87 children (aged <11 years) underwent surgery in 18 UK centres; review data (mean 21 months post-surgery) were available for 72. The primary outcome measure was motor/sensory outcome (angle and stereoacuity). The secondary outcome measure was satisfactory control assessed by Newcastle Control Score (NCS).

RESULTS:

35% of patients had excellent, 28% had fair and 37% had poor primary outcome. Preoperative and surgical characteristics did not influence primary outcome. Satisfactory control was achieved in 65% of patients, while X(T) remained/recurred in 20%. Persistent over-correction occurred in 15% of children. There was no relationship between over-correction and preoperative characteristics or surgical dose/type. Median angle improved by 12 prism dioptres (PD) at near and 19 PD at distance (p<0.001). Median NCS improved by 5 (p<0.001). 40% of those initially over-corrected remained so by last postoperative assessment; no relationship was found between an initial over-correction and good outcome.

CONCLUSIONS:

Whilst excellent motor/sensory outcome was achieved in one-third and satisfactory control in two-thirds of patients, the 37% poor outcome and 15% persistent over-correction rate is of concern.

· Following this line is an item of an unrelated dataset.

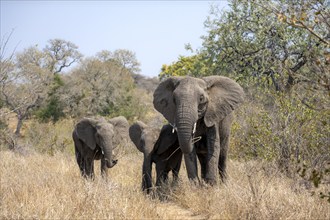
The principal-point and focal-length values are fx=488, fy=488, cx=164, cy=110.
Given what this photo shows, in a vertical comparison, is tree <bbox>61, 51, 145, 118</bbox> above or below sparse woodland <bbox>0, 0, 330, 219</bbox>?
above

Surgical dose was similar in those under- and over-corrected, suggesting that over-corrections cannot be avoided merely by getting the dosage right: a randomised controlled trial (RCT) would shed light on this issue. Initial over-correction did not improve the chance of a good outcome, supporting the growing literature on this topic and further highlighting the need for randomised controlled trials of X(T) surgery.